#### [CONSIGNE DONNÉE A]
Citez en entier, sans rien changer, l'extrait de décision sur la requête de Mme A... devant la cour.

Procédure devant la cour :
Par une requête enregistrée le 6 mai 2019 Mme A..., représentée par Me E..., demande à la cour :
1°) d'annuler ce jugement du tribunal administratif d'Orléans du 4 avril 2019 ;
2°) d'annuler l'arrêté de la préfète d'Indre-et-Loire du 11 décembre 2018 ;
3°) d'enjoindre à la préfète d'Indre-et-Loire de lui délivrer un certificat de résidence dans un délai de quinze jours à compter de la notification de l'arrêt à intervenir et sous astreinte de 100 euros par jour de retard.
Elle soutient que :
- l'arrêté contesté méconnaît les stipulations du 5° de l'article 6 de l'accord franco-algérien du 27 décembre 1968 et de l'article 8 de la convention européenne de sauvegarde des droits de l'homme et des libertés fondamentales, dès lors notamment qu'elle justifie d'une relation avec une compatriote en situation régulière qu'elle ne pourrait poursuivre en Algérie, pays où l'homosexualité est réprimée ;
- elle a déposé en janvier 2019 une demande d'asile qui est en cours d'examen ;
- la décision fixant l'Algérie comme pays de destination est contraire aux stipulations de l'article 3 de la convention européenne de sauvegarde des droits de l'homme et des libertés fondamentales.
La requête a été communiquée à la préfète d'Indre-et-Loire qui n'a pas produit de mémoire en défense.

Extrait d'un jeu de données
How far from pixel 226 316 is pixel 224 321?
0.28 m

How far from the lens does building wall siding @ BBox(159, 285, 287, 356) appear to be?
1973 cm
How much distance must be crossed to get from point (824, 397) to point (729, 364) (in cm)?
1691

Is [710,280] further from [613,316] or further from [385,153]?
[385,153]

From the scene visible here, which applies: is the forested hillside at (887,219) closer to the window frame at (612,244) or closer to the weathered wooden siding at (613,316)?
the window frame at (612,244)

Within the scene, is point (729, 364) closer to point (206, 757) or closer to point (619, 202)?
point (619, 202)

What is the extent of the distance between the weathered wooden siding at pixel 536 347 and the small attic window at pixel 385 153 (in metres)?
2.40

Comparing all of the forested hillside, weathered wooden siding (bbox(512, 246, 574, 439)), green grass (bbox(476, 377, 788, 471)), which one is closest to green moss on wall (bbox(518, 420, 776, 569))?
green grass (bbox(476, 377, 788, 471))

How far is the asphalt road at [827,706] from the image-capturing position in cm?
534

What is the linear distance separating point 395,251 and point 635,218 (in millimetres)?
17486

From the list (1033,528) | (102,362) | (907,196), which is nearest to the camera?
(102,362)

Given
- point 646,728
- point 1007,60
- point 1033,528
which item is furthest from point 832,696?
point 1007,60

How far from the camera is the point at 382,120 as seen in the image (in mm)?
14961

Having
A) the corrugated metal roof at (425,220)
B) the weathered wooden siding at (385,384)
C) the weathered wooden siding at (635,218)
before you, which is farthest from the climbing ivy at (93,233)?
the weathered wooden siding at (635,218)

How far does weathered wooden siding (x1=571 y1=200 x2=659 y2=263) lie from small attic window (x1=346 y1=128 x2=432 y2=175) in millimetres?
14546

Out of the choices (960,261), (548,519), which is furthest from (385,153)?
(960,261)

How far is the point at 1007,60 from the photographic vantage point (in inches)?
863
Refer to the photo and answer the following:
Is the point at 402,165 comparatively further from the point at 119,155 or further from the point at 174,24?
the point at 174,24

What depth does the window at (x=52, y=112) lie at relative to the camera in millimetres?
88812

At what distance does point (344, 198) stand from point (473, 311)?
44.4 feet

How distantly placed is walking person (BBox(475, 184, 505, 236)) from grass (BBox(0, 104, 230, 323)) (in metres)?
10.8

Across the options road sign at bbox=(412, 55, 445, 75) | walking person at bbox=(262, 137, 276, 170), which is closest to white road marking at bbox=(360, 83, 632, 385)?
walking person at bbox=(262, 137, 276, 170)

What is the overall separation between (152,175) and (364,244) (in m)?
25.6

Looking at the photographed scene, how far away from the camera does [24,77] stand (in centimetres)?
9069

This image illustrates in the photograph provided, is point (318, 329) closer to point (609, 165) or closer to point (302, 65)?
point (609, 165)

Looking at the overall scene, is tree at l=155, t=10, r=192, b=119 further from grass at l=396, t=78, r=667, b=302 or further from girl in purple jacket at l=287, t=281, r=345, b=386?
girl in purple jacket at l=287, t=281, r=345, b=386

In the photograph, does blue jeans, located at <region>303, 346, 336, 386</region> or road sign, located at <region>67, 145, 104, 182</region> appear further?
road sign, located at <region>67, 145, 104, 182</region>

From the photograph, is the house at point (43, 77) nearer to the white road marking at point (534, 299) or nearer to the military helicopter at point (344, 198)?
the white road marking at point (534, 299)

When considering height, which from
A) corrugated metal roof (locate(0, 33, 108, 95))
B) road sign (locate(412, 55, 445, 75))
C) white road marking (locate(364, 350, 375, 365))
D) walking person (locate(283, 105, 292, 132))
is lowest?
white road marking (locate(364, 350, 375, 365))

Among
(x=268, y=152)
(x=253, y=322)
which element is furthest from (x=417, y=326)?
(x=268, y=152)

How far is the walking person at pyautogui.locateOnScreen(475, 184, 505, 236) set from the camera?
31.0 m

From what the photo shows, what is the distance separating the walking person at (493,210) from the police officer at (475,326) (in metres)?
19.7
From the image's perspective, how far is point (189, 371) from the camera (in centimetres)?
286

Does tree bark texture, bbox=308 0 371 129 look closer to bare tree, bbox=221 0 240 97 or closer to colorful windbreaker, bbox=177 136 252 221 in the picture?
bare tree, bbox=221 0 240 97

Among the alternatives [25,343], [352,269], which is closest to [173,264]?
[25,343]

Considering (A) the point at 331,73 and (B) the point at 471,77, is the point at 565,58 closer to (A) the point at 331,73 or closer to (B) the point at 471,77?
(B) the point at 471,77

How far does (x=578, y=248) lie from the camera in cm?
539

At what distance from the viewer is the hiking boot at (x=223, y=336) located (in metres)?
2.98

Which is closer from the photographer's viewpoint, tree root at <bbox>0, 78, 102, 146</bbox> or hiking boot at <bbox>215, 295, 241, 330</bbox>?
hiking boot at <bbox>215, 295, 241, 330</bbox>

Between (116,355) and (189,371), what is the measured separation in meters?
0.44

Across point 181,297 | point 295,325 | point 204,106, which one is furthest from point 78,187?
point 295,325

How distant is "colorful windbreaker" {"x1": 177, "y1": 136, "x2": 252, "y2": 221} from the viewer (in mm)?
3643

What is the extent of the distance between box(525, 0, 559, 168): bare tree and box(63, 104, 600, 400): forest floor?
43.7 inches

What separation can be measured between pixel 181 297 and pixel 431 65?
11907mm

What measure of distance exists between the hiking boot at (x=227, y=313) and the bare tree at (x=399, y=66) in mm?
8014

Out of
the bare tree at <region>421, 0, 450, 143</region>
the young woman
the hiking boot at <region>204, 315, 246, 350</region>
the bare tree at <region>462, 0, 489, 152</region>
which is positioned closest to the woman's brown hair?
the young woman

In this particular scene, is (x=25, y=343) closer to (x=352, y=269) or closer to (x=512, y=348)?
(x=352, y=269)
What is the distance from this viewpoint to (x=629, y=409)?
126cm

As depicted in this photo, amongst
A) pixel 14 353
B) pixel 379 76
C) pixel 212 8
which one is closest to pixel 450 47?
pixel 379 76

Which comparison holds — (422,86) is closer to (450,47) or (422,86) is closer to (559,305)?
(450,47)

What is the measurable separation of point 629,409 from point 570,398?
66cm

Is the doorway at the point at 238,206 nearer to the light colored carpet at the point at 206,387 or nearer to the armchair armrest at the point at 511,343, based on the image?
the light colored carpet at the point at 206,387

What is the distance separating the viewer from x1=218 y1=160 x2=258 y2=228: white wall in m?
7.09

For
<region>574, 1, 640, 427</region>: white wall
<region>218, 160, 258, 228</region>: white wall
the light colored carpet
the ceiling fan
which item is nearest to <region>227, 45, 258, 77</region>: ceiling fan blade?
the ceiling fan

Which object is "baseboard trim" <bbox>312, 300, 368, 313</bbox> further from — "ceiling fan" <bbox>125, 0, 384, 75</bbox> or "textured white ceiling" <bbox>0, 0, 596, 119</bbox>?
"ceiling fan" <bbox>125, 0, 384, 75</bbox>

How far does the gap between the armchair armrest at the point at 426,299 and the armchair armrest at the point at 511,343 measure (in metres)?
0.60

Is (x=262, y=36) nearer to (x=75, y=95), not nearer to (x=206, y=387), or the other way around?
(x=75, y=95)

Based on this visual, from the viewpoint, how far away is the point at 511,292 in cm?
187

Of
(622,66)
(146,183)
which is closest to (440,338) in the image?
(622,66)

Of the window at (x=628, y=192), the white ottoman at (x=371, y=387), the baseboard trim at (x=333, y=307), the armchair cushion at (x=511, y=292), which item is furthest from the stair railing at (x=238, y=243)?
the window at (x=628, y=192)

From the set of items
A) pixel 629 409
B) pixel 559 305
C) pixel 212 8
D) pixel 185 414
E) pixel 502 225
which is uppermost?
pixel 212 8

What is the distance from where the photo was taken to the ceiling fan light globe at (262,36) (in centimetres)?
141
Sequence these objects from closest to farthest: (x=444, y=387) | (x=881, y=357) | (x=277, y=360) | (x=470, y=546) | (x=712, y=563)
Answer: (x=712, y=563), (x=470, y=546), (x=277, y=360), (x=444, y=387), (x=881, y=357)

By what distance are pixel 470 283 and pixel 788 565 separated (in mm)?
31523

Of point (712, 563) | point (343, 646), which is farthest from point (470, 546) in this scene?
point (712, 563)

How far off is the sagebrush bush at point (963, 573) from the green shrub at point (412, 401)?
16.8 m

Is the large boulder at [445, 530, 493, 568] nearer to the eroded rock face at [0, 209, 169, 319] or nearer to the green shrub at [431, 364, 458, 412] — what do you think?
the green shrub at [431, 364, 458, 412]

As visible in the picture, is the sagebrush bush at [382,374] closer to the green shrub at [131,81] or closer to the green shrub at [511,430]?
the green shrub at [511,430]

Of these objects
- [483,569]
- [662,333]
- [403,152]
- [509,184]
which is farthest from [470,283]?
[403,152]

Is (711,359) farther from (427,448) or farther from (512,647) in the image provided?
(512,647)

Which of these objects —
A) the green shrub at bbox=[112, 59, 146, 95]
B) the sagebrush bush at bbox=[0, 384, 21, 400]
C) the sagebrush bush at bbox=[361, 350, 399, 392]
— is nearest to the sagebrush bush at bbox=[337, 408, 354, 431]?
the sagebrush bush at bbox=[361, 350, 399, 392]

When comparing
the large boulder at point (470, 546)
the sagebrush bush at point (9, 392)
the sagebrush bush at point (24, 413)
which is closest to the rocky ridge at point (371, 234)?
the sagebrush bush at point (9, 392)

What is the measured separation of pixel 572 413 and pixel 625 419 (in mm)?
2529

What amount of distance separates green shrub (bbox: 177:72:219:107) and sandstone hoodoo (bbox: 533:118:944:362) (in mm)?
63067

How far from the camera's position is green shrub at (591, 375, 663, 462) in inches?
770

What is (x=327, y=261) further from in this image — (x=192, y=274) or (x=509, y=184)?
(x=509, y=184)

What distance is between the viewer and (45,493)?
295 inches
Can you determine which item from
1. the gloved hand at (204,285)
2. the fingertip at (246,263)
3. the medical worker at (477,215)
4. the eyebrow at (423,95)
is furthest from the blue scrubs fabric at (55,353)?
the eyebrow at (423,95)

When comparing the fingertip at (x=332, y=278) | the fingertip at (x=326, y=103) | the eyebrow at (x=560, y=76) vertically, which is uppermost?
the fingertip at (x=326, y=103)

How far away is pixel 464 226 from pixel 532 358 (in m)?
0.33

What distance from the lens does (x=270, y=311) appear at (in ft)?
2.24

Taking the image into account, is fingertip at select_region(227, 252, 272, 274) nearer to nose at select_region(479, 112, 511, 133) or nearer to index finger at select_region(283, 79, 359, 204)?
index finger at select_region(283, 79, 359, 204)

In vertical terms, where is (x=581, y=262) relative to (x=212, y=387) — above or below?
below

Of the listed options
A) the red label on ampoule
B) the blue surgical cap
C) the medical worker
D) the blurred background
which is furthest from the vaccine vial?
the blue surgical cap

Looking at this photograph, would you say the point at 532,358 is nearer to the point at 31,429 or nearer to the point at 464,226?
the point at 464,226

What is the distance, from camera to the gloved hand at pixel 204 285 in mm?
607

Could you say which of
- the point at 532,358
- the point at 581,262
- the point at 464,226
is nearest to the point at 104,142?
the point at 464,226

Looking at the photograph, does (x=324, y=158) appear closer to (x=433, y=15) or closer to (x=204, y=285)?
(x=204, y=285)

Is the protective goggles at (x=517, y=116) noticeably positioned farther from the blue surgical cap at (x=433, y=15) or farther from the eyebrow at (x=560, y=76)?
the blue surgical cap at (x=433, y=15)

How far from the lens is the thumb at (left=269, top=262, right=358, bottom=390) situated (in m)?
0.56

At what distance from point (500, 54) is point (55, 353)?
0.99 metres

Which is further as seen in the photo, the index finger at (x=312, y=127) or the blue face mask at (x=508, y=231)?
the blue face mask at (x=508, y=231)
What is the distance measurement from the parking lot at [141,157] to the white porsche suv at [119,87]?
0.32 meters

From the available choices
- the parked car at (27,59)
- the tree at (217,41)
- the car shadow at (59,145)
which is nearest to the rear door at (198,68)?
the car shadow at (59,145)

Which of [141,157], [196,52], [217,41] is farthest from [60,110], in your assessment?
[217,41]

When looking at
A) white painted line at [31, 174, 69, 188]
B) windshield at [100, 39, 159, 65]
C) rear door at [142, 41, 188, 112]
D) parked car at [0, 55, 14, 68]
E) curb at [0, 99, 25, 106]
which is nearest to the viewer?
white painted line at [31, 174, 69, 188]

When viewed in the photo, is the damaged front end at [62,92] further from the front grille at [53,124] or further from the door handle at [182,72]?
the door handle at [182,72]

#### [CONSIGNE DONNÉE B]
Combien de lignes des entrées contiennent le mot « where » ? Donnez seulement ce nombre.

#### [RÉPONSE COMPLÈTE A]
Procédure devant la cour :
Par une requête enregistrée le 6 mai 2019 Mme A..., représentée par Me E..., demande à la cour :
1°) d'annuler ce jugement du tribunal administratif d'Orléans du 4 avril 2019 ;
2°) d'annuler l'arrêté de la préfète d'Indre-et-Loire du 11 décembre 2018 ;
3°) d'enjoindre à la préfète d'Indre-et-Loire de lui délivrer un certificat de résidence dans un délai de quinze jours à compter de la notification de l'arrêt à intervenir et sous astreinte de 100 euros par jour de retard.
Elle soutient que :
- l'arrêté contesté méconnaît les stipulations du 5° de l'article 6 de l'accord franco-algérien du 27 décembre 1968 et de l'article 8 de la convention européenne de sauvegarde des droits de l'homme et des libertés fondamentales, dès lors notamment qu'elle justifie d'une relation avec une compatriote en situation régulière qu'elle ne pourrait poursuivre en Algérie, pays où l'homosexualité est réprimée ;
- elle a déposé en janvier 2019 une demande d'asile qui est en cours d'examen ;
- la décision fixant l'Algérie comme pays de destination est contraire aux stipulations de l'article 3 de la convention européenne de sauvegarde des droits de l'homme et des libertés fondamentales.
La requête a été communiquée à la préfète d'Indre-et-Loire qui n'a pas produit de mémoire en défense.

#### [RÉPONSE COMPLÈTE B]
2